THE BLOG

My Mum And I Need A Political Response To The Finsbury Park Attack On Muslims

19/06/2017 08:27
Neil Hall / Reuters

My flight landed from Barcelona last night from what will be very happy memories, at least for now, overshadowed by what happened at 02:10 AM this morning.

Asleep, I got a call from my mother who was at the Finsbury Park Mosque doing her nightly prayers where she has been doing most of them this Ramadan. She goes there every year during Ramadan to join the large group prayer with fellow Muslims. If I understand correctly people travel from across London to be at that particular Mosque to pray as it has become somewhat of a centre during Ramadan. It's the last ten days of Ramadan now, so prayers go right into the early morning with Muslims making all kinds of faithful intentions for the 12 months ahead.

I pick up the phone on my bed and my mum kept saying "don't worry, I'm fine, just in case you heard on the news what happened". I hadn't heard, as I was asleep with work in the morning. We live a 15-minute drive away so I kept her on the line and jumped in a car with my brother and headed straight there. Before we left the house my mum wanted to continue praying, as many Muslims continued to do in that moment, despite the attack. I'm totally here for the 'God has power over my life' perspective but tangibly I don't know how that was going to manifest in the middle of this terrorist attack and, to put it simply, I wasn't about to let my mum die this way or any way.

She was then going to walk to her car alone on Blackstock Road. Originally I encouraged her to flee the scene and to do exactly that but then I remembered that certainty in this political and cultural climate is a thing of the past.

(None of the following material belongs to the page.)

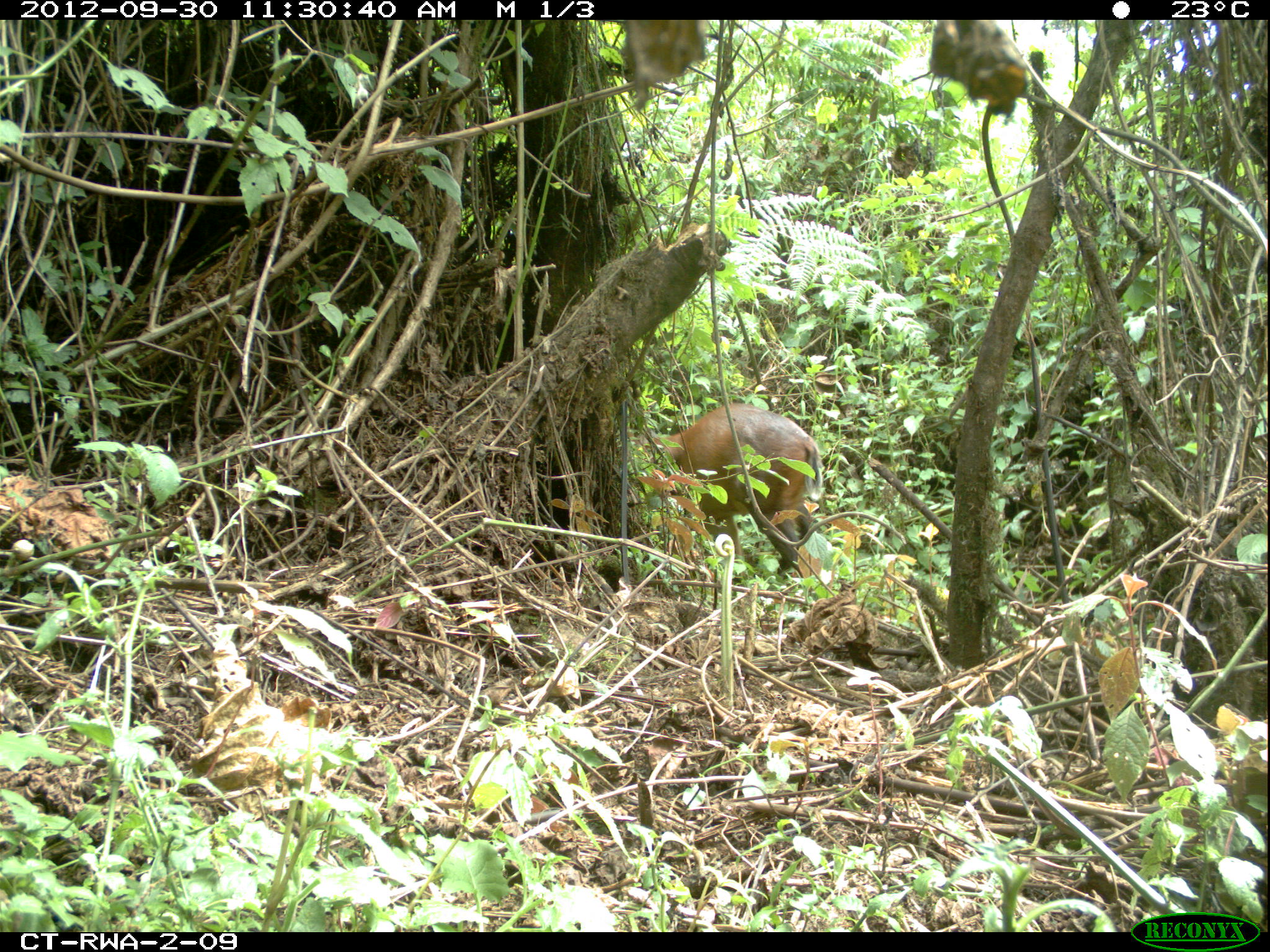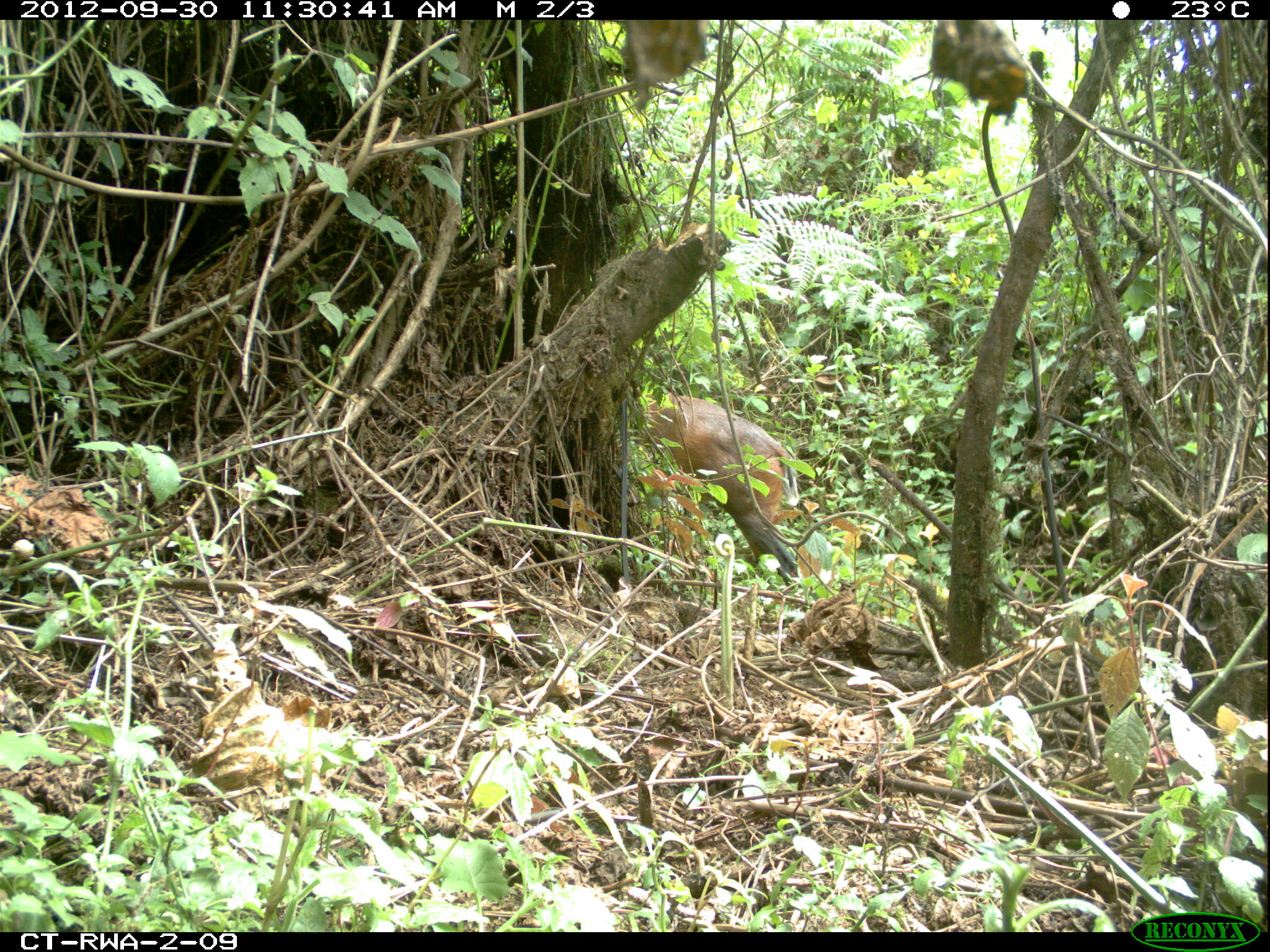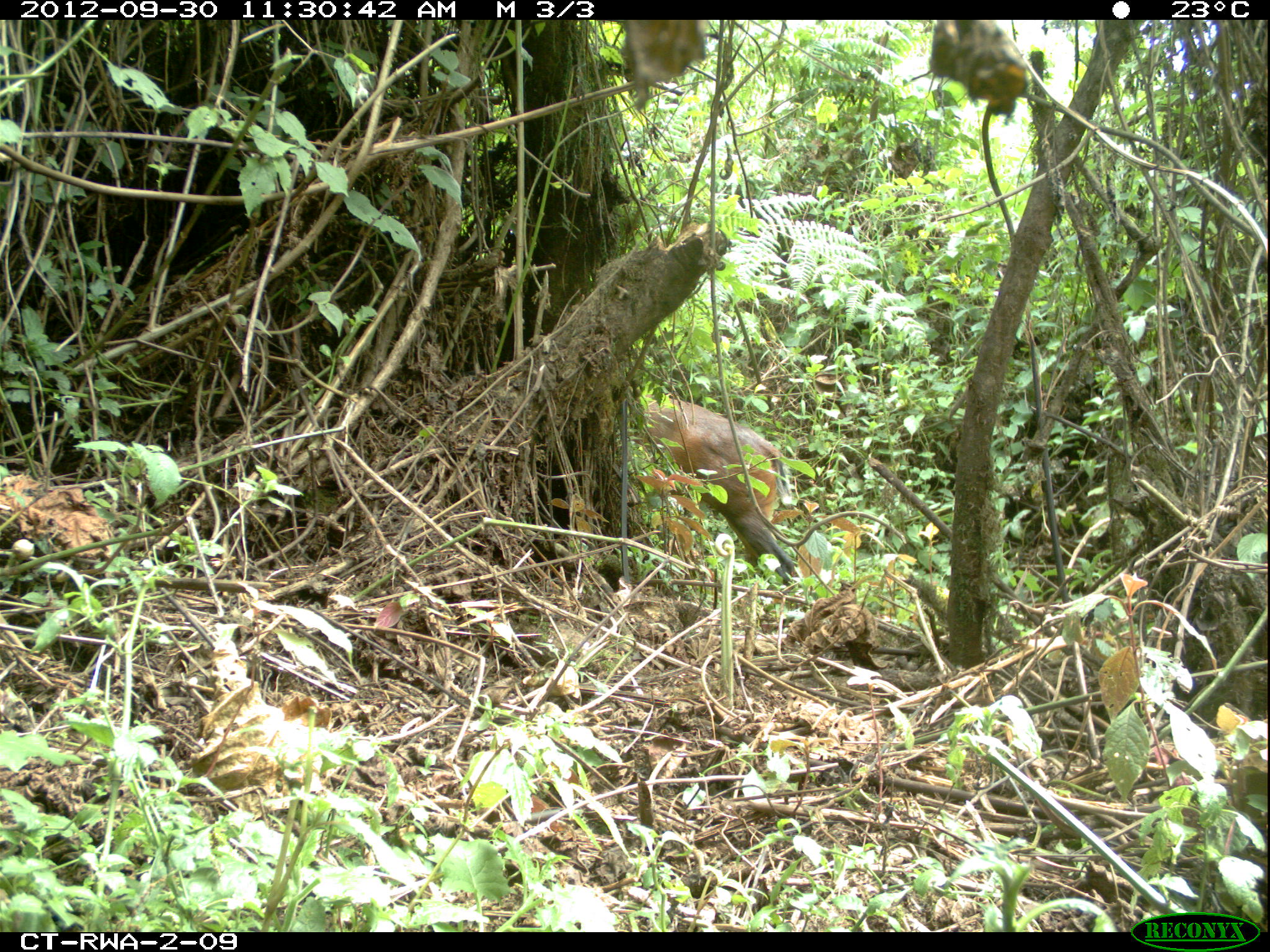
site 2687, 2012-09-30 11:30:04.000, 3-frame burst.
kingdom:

There is no right procedure. Dressed in her khimar (which she only really wears to pray) she could have been a target for anyone inciting hate across our country. An easy one.

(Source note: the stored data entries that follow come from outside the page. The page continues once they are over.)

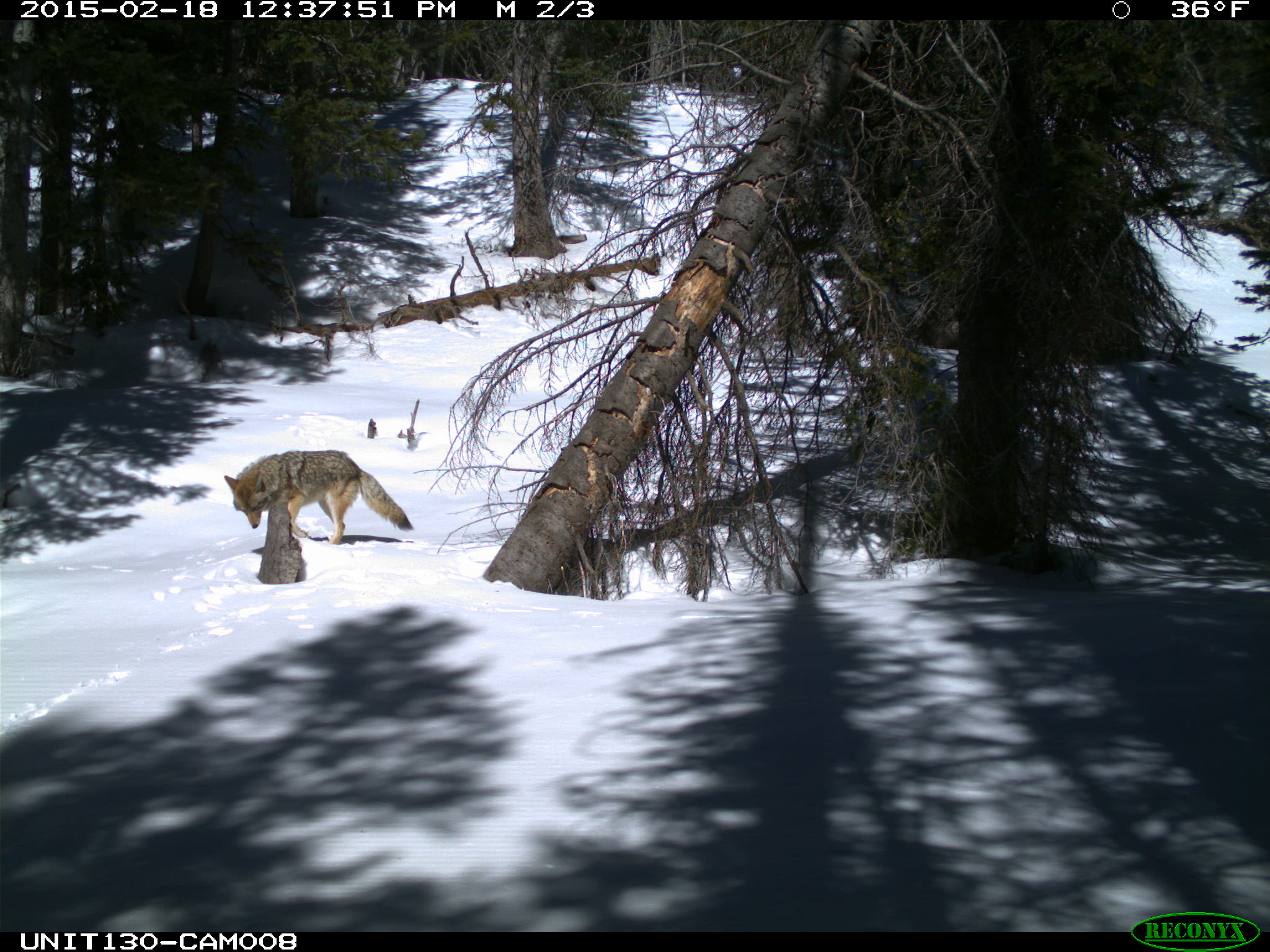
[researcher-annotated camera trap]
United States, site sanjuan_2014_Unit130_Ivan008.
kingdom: Animalia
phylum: Chordata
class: Mammalia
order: Carnivora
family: Canidae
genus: Canis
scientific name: Canis latrans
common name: coyote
Canis latrans (coyote).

We got there and there were news cameras and camera crews, helicopters, police officers, tape and worried Muslims and locals trying to make sense of all of this. It was a sight I couldn't really believe my circumstances led me to. Never EVER in my life did I think I would end up so close to police tape at the scene of a terrorist attack looking for a family member.

I don't know what drove this 'person' or 'people' (yes we must use quotation marks because we know they're humans but we don't know if they are indeed people with emotions and empathy for others) to do what they did this morning. The outcomes I desire however are political. The Mayor of London, the Met Police and the Prime Minister need to spark outrage that a white male attacker was able to cause such destruction over marginalised communities. I can't imagine what it must feel like to get the call that there's been an attack in your capital as a state leader. I just imagine the feeling shouldn't be that dissimilar from how I felt tonight.

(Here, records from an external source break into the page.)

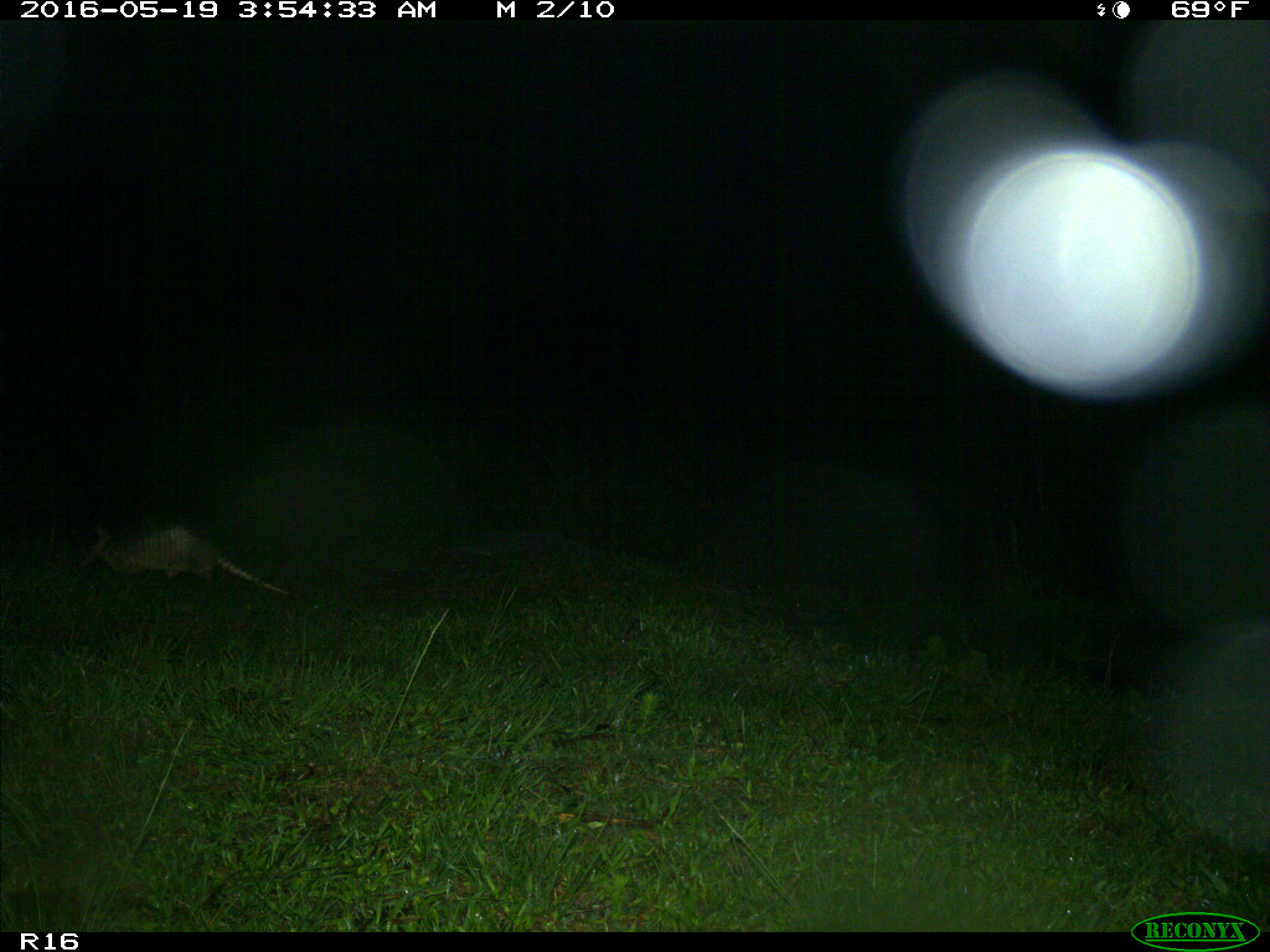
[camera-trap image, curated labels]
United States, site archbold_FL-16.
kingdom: Animalia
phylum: Chordata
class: Mammalia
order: Cingulata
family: Dasypodidae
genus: Dasypus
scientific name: Dasypus novemcinctus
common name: nine-banded armadillo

Everybody, including myself, has referenced the way these communities are pulling together whether it's Grenfell Tower (which I can't get into much detail about because I'm concerned about my mental health if I do) or Manchester, where mothers and young children were targeted. It shouldn't have to get to that stage. Those leading strategy within our public services need to make it a priority to provide extra services for these groups. If that means more police at mosques until the end of Ramadan then make it happen. There is probable cause for such action. Our country's political system and the public services they provide are not working for those who need it the most and it amazes me how quick people are to disregard someone else's experience in order to justify their own ignorance.

The media are reporting this as a 'collision'. I have questions. Why are we not talking about this man's skin colour or describing his physical features in the reporting? It doesn't seem like he was driven by ideology because he's white, right? So, media - are we from now on going keep out the religions or skin colours of those who have also committed such crimes and leave us in those communities to pick up the consequences?

Thankfully, I have power over who and what I follow on social media where many publications and friends direct me to what eventually becomes a broad range of interests. I wouldn't say it's not an echo chamber just yet but not nearly enough of us are going out of our way to ensure the news we digest comes from verified and reliable sources. Instead they are from sources that we expect to trust but have a hidden bias that can be hidden no longer.

Mum and I will be fine but that was the most horrific 90 minutes of my life.

I encourage everyone with power to make choices in how they respond and that their responses reflect those without power or as much.